Problems to solve:
**1)** List every probability distribution that the free-energy passage writes out in mathematical notation.
**2)** In the free-energy passage, why is a variational posterior introduced?
**3)** Reproduce the free-energy passage word for word, the stretch from "Assuming the Bayesian" through "based on perception.".

Selection:
..........

There is a mathematically involved derivation of the free-energy principle by assuming that states follow Langevin dynamics along with some other assumptions. For a full description of this approach see Friston (2019).

Assuming the Bayesian brain hypothesis provides another, less involved, route to the concept of the brain minimizing free energy, as will be described in this section. The Bayesian brain hypothesis says: the brain has a generative model describing its beliefs about the world, and this model is updated based on perception.

Specifically, the brain receives sensory data/observation denoted by \(o \in \mathcal{O}\), and it is assumed this data is generated by some underlying process dependent on some cause/latent variable \(x \in \mathcal{X}\). Then the brain’s beliefs are implicitly contained in its generative model \(p(x, o) = p(x) p(o\vert x)\) made up of an explicit:

prior belief on latent variable \(p(x)\),
likelihood \(p(o\vert x)\).

After receiving an observation \(o\), the posterior \(p(x\vert o)\) is determined by Bayes rule:

\[p(x\vert o) = \frac{p(x, o)}{p(o)}\]

Typically, however, \(p(o) = \int_{\mathcal{X}} p(x, o) dx\) is intractable, so we consider a variational posterior \(q(x\vert o)\) that we want to effectively approximate \(p(x\vert o)\). The natural objective to achieve this is to minimize the KL-divergence between these distributions, and with some rearranging:

\[\begin{align*} D_{KL}(q(x|o) || p(x|o)) &= D_{KL}(q(x|o) || \frac{p(x, o)}{p(o)})\\ &= D_{KL}(q(x|o) || p(x, o)) + \log(p(o))\\ &\leq D_{KL}(q(x|o) || p(x, o)) =: F(o) \end{align*}\]

where \(F(o)\) is called the variational free energy of observation \(o\), and is a tractable upper bound on this objective. This has shown that updating beliefs in a tractable way can be done by minimizing the variational free energy.

..........

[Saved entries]
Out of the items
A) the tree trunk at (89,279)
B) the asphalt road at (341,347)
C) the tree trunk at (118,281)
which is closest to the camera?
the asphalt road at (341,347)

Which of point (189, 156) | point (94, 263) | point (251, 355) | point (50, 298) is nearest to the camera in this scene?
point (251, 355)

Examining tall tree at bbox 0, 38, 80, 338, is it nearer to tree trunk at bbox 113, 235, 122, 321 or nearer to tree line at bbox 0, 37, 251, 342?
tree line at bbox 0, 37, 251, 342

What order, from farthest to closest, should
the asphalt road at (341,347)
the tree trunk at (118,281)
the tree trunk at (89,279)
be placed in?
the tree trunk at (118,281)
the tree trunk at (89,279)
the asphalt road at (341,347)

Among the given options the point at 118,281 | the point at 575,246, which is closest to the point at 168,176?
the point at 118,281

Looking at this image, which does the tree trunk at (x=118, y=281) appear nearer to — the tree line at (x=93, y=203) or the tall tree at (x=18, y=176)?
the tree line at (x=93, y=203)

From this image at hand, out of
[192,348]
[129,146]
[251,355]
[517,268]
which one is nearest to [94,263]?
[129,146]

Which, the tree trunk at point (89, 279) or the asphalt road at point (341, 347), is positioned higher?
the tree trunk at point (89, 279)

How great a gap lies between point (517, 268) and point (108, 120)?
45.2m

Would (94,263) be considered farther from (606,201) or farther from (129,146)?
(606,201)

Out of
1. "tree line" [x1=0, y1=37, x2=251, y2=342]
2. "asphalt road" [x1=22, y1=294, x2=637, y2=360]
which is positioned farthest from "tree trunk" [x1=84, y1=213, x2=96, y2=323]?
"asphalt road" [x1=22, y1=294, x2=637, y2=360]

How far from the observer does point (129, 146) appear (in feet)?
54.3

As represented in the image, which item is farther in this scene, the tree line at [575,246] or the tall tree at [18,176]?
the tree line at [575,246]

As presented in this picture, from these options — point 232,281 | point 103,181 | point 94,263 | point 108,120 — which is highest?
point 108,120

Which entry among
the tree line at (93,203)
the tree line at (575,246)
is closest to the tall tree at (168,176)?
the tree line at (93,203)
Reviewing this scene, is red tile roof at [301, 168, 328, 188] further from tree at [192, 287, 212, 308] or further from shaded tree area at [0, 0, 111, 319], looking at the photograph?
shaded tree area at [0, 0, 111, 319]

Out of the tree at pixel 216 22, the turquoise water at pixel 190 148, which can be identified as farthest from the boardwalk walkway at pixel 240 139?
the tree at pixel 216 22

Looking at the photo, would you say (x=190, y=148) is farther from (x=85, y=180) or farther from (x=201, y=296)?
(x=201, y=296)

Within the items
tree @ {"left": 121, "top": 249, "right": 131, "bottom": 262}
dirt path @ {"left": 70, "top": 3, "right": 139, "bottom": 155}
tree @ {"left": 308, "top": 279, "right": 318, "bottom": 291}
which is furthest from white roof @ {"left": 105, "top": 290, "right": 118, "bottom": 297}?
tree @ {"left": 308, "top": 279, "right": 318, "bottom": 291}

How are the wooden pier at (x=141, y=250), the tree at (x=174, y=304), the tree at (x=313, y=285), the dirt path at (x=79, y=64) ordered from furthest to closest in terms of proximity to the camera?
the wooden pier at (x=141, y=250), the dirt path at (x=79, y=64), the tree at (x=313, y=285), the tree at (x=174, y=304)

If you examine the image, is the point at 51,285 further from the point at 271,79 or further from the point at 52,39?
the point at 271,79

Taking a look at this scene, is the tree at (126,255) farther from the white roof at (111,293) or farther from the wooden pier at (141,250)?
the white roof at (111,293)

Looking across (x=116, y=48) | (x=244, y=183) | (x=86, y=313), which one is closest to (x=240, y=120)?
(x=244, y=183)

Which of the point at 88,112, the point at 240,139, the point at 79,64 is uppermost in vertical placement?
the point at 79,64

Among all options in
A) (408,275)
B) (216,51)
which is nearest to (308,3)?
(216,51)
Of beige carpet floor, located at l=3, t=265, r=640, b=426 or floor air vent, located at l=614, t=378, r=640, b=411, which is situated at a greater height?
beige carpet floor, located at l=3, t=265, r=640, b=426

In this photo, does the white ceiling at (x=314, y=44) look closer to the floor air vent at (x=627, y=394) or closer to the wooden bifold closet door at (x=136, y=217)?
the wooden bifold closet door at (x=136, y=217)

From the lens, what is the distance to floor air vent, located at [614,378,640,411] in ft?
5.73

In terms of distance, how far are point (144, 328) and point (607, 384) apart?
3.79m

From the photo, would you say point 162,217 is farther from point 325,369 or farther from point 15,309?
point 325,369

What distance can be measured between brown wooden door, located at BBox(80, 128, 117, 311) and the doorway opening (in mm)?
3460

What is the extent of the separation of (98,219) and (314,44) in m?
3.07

..........

Solutions below:
**1)** p(x, o), p(x), p(o|x), p(x|o), p(o), q(x|o)

**2)** The variational posterior is introduced because p(o), the integral of p(x, o) over the latent space, is typically intractable.

**3)**
Assuming the Bayesian brain hypothesis provides another, less involved, route to the concept of the brain minimizing free energy, as will be described in this section. The Bayesian brain hypothesis says: the brain has a generative model describing its beliefs about the world, and this model is updated based on perception.